> _Written task_:
From the line that holds "Given the list" to the last line of the data, copy everything exactly; leave out all the rest.

> _Record set_:
+++
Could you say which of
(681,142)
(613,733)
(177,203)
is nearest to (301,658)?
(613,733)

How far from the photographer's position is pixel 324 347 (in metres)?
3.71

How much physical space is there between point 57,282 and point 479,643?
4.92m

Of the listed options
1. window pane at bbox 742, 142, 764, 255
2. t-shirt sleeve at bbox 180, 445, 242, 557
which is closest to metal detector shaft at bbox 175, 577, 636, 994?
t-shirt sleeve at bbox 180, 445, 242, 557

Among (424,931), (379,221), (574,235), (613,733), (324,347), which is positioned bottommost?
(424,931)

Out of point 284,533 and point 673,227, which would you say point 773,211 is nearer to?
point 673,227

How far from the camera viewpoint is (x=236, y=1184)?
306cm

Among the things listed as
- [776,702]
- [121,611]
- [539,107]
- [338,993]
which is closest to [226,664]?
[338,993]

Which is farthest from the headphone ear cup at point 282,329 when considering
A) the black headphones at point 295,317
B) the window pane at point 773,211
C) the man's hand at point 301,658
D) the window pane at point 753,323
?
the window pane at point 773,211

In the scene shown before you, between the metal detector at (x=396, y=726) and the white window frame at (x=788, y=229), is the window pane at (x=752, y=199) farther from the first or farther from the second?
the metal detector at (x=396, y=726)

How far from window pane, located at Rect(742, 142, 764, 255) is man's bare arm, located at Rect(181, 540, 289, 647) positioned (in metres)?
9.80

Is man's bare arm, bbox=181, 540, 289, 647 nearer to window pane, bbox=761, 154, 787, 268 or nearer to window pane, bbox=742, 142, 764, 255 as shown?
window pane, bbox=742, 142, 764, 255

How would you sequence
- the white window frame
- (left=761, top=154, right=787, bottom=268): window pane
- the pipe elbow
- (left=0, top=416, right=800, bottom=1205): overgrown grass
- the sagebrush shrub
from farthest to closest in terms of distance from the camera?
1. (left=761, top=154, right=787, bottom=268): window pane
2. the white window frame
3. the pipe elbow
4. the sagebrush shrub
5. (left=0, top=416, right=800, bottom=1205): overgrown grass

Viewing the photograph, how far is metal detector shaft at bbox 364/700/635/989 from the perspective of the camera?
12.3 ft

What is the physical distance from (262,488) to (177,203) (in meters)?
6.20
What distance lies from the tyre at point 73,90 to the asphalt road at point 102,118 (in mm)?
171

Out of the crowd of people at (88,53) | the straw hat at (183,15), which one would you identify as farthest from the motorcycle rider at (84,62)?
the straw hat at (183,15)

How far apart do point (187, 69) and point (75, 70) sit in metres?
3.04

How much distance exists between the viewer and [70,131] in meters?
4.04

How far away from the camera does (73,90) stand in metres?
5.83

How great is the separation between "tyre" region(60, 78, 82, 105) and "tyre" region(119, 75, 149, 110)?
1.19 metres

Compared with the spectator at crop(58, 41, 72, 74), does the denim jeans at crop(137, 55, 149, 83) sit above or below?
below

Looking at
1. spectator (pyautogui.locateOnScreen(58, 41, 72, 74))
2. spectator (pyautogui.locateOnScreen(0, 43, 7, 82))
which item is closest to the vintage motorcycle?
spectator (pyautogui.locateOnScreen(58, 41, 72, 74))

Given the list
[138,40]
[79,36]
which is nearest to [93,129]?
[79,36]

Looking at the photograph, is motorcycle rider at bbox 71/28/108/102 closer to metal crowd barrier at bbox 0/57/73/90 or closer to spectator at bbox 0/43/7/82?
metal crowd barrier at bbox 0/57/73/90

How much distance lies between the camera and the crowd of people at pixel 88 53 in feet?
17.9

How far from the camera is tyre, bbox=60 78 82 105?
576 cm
+++
> _Reply_:
Given the list
[138,40]
[79,36]
which is nearest to [93,129]?
[79,36]

Looking at the photograph, is motorcycle rider at bbox 71/28/108/102 closer to metal crowd barrier at bbox 0/57/73/90 or closer to spectator at bbox 0/43/7/82?
metal crowd barrier at bbox 0/57/73/90

How much distance lies between the camera and the crowd of people at pixel 88 53 in feet?
17.9

How far from the camera is tyre, bbox=60 78 82 105?
576 cm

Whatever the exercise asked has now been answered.